Comment nos goûts d’enfance influencent nos choix végés


Cela vous est-il déjà arrivé de refuser un plat simplement parce qu’il vous rappelait un mauvais souvenir d’enfance? Ou, au contraire, de devenir tout sourire à la seule évocation d’un dessert que vous adoriez petit? Nos goûts d’enfance sont souvent plus profonds qu’on ne le pense. Ils peuvent façonner toute une vie alimentaire et même décider de notre volonté de manger végétarien. En tant qu’adulte, on peut ressentir un certain décalage entre ce que l’on croit aimer et nos goûts d’origine. Mais comment notre enfance influence-t-elle concrètement nos préférences végétariennes?

L’influence précoce: une histoire de saveurs et de mémoire

Les goûts se développent dès le plus jeune âge. Dès la période fœtale, des études montrent que les saveurs ingérées par la mère peuvent être transmises au fœtus via le liquide amniotique. Par la suite, lors de l’allaitement, l’enfant découvre de nouvelles saveurs à travers le lait maternel. Cette exposition précoce va en partie déterminer les aliments que l’enfant acceptera plus tard, ou rejettera au moment de la diversification alimentaire.
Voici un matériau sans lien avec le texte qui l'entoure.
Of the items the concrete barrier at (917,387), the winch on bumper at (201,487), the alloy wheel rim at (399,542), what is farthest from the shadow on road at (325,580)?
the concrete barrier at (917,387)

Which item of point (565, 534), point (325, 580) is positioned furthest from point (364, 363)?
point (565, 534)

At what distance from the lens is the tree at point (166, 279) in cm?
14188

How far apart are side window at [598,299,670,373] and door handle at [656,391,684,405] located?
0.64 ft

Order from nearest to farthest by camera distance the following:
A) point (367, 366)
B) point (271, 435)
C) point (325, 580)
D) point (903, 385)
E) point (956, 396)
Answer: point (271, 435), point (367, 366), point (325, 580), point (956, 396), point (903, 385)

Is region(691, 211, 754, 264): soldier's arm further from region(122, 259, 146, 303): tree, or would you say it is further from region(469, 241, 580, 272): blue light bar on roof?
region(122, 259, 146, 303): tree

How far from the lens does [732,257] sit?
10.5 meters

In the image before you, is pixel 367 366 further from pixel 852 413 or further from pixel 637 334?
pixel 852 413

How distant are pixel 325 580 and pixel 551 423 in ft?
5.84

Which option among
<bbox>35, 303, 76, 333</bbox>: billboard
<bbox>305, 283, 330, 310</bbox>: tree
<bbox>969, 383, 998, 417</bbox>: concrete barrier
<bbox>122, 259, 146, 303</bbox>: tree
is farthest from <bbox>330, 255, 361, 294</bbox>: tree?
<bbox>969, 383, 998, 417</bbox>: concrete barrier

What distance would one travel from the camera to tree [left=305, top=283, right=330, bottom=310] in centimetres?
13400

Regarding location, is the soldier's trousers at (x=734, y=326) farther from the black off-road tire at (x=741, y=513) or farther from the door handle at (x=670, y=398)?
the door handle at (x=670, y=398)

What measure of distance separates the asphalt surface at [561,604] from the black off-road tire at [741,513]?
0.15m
Ensuite, pendant l’enfance, la palette de goûts se construit au fil des expériences. Chaque goûter, chaque repas familial ou sortie au restaurant laisse une empreinte dans notre mémoire. Les aliments consommés très souvent deviennent familiers et généralement mieux acceptés. Inversement, ceux rarement proposés ou associés à des sensations négatives (goût trop fort, texture désagréable, contexte d’obligation à manger) risquent d’être boudés plus tard. On comprend alors mieux pourquoi certains adultes ne peuvent pas voir un brocoli en peinture, tandis que d’autres en raffolent.

Du point de vue d’une personne souhaitant s’orienter vers une alimentation végétarienne, ces souvenirs ancrés peuvent être un atout ou un frein. Un enfant qui a grandi dans une famille cuisinant beaucoup de légumes considérera probablement plus naturellement le végétarisme comme une option viable, car son répertoire gustatif est déjà riche en saveurs végétales. En revanche, quelqu’un dont l’enfance fut rythmée par des plats majoritairement carnés pourrait avoir besoin de plus d’adaptation pour que les préparations végétales lui paraissent aussi appétissantes que sa madeleine de Proust à base de viande.

L’impact social et culturel

La cuisine n’est pas qu’une affaire de saveurs: c’est aussi un vecteur culturel et social. Enfant, on mange le plus souvent ce qui est préparé à la maison, selon les habitudes culinaires familiales. On apprend à apprécier certains plats typiques, parfois même avant d’en connaître la composition exacte. Les festivités de famille (Noël, anniversaires) sont également des moments-clés où se forgent des souvenirs gustatifs. Quand, de plus, la grand-mère, les oncles et tantes ou les cousins partagent une même passion pour la dinde rôtie ou le saumon fumé, il devient normal de percevoir ces aliments comme incontournables, voire essentiels.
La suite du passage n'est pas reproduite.